_GIVEN INSTRUCTION_
Collect every line below that contains the word "feet", matching case exactly.

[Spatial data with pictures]
########################################

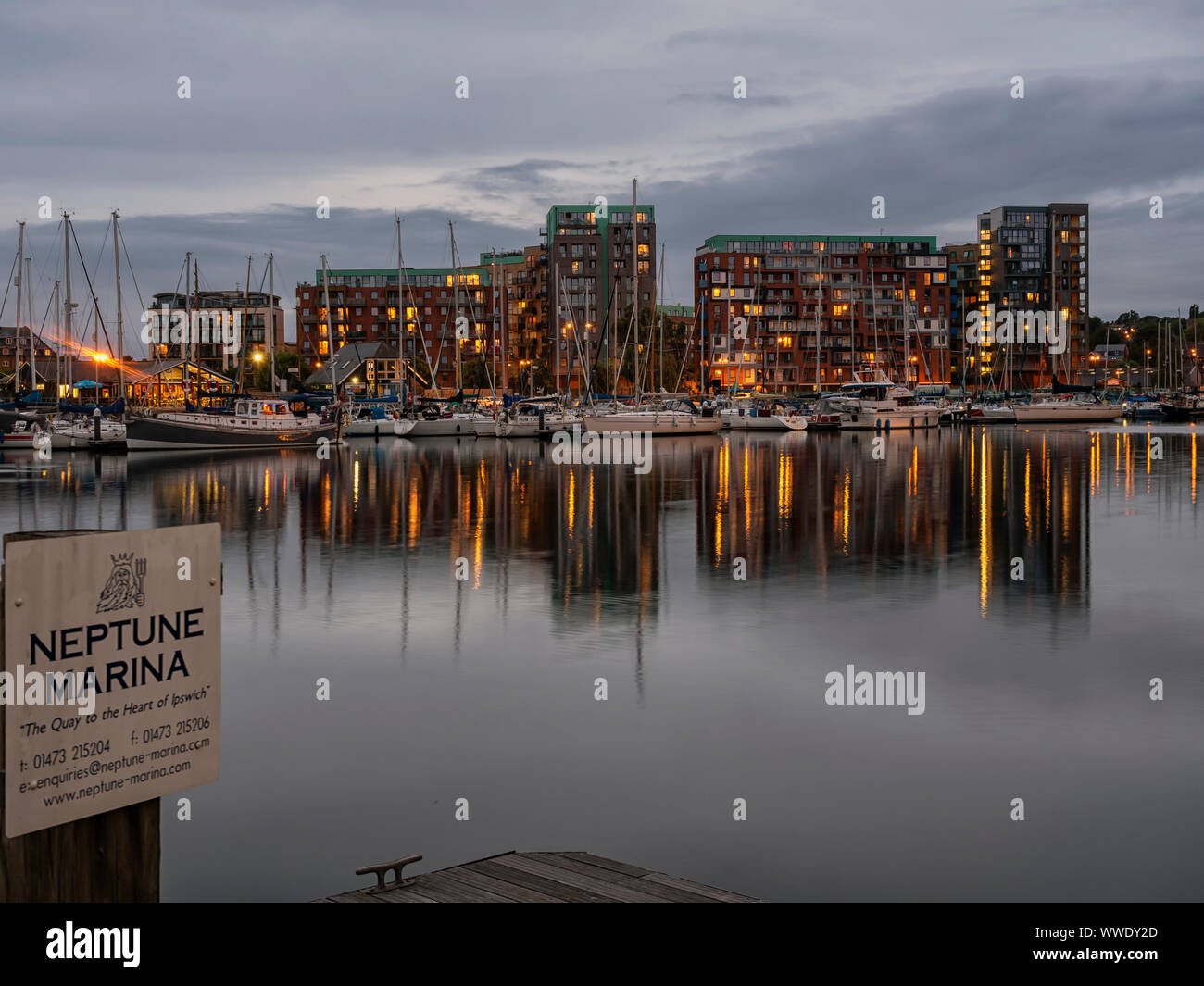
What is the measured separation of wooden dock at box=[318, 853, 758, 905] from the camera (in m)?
7.21

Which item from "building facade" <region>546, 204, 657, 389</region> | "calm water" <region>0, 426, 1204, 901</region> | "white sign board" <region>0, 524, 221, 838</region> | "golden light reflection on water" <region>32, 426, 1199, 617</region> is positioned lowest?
"calm water" <region>0, 426, 1204, 901</region>

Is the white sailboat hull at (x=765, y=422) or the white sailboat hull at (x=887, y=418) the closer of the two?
the white sailboat hull at (x=765, y=422)

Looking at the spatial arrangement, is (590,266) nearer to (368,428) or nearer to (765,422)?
(765,422)

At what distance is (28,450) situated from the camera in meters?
76.2

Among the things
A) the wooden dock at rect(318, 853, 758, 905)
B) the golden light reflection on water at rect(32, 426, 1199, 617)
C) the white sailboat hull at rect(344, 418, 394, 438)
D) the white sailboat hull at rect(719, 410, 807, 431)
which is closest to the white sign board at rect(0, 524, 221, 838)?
the wooden dock at rect(318, 853, 758, 905)

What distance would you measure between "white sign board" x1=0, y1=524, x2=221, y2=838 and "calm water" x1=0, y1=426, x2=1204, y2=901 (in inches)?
152

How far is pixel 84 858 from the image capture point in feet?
16.1

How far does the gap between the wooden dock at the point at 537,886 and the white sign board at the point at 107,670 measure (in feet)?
7.94

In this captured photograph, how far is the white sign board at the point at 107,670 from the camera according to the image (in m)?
4.65

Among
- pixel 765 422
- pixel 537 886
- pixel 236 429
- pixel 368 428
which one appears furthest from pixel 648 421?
pixel 537 886

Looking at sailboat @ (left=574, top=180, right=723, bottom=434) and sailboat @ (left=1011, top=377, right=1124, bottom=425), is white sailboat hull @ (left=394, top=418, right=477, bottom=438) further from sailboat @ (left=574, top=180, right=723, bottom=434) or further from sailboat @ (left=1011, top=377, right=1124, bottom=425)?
sailboat @ (left=1011, top=377, right=1124, bottom=425)

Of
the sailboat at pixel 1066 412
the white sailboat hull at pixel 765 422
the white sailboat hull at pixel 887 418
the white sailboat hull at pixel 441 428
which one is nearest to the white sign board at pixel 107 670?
the white sailboat hull at pixel 441 428

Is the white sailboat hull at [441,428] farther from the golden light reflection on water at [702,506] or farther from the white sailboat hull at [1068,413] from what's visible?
the white sailboat hull at [1068,413]
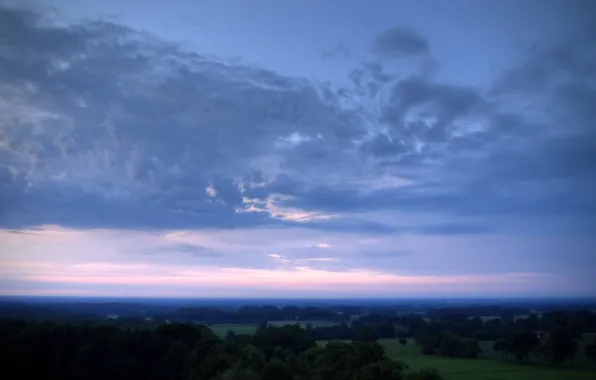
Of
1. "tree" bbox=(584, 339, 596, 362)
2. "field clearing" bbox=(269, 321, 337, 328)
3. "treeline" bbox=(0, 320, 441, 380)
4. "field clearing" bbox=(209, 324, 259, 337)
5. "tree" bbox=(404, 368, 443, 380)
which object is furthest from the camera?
"field clearing" bbox=(269, 321, 337, 328)

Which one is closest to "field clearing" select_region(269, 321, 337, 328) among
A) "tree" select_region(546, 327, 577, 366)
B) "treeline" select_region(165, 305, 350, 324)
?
"treeline" select_region(165, 305, 350, 324)

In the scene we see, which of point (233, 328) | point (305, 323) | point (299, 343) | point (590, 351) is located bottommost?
point (299, 343)

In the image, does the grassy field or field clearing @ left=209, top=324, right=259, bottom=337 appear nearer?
→ field clearing @ left=209, top=324, right=259, bottom=337

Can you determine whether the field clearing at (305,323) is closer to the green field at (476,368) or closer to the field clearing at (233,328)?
the field clearing at (233,328)

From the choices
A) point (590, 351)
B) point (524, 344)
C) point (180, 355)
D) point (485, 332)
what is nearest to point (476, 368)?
point (524, 344)

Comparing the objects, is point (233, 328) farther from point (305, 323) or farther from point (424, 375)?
point (424, 375)

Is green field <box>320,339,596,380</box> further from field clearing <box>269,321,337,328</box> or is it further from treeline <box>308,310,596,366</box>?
field clearing <box>269,321,337,328</box>
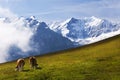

########################################

_SOLUTION FOR THIS PROBLEM_
How far is pixel 84 858 from the image capture point in feet?
How far does the gap between the wooden dock at the point at 537,886 and the white sign board at the point at 107,670 measure (in feet)?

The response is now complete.